Exercise description: Return, unchanged, the records from the line containing "Comparing the positions" through the end of the records, both ends included.

Stored data:
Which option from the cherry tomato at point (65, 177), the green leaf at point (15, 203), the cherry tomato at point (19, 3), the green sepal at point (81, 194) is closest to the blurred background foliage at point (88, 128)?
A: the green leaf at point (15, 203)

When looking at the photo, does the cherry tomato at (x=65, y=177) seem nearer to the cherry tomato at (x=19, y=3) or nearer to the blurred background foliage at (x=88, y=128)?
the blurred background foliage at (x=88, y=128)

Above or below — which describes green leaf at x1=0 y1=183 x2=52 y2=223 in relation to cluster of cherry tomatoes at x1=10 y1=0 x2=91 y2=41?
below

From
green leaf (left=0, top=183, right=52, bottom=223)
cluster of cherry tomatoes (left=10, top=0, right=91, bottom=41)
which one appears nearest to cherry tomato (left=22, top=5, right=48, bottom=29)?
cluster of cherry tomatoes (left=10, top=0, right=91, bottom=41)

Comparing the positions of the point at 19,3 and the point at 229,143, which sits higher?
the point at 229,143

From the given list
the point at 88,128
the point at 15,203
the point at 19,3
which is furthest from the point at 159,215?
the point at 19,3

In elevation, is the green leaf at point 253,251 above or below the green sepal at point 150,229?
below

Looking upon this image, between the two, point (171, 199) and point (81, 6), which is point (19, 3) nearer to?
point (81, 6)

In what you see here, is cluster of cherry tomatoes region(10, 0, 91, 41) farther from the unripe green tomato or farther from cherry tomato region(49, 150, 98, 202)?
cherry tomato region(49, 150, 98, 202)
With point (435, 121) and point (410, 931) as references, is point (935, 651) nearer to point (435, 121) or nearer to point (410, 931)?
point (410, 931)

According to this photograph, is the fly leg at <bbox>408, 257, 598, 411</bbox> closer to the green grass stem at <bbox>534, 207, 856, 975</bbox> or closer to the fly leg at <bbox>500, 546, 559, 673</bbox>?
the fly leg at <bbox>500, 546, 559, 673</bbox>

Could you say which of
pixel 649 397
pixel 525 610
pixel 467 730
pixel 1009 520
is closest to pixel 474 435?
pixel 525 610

Reply:
Comparing the positions of the point at 19,3 and the point at 229,143, which sits higher?
the point at 229,143

From the given list
the point at 88,128
the point at 15,203
the point at 19,3
which is furthest from the point at 159,215?
the point at 19,3

In elevation, is the green leaf at point 253,251 above or below the green sepal at point 150,229?
below

Looking upon this image, between the two, point (171, 199) and point (81, 6), which is point (19, 3) nearer to?
point (81, 6)

In what you see here, is cluster of cherry tomatoes region(10, 0, 91, 41) farther from the unripe green tomato or farther from cherry tomato region(49, 150, 98, 202)?
cherry tomato region(49, 150, 98, 202)
With point (435, 121) and point (410, 931) as references, is point (935, 651) nearer to point (435, 121) or nearer to point (410, 931)?
point (410, 931)

According to this photograph, is the fly leg at <bbox>408, 257, 598, 411</bbox> closer to the green grass stem at <bbox>534, 207, 856, 975</bbox> or closer to the fly leg at <bbox>500, 546, 559, 673</bbox>?
the fly leg at <bbox>500, 546, 559, 673</bbox>

Could you say which of
pixel 649 397
pixel 525 610
pixel 467 730
pixel 1009 520
is closest to pixel 474 435?
pixel 525 610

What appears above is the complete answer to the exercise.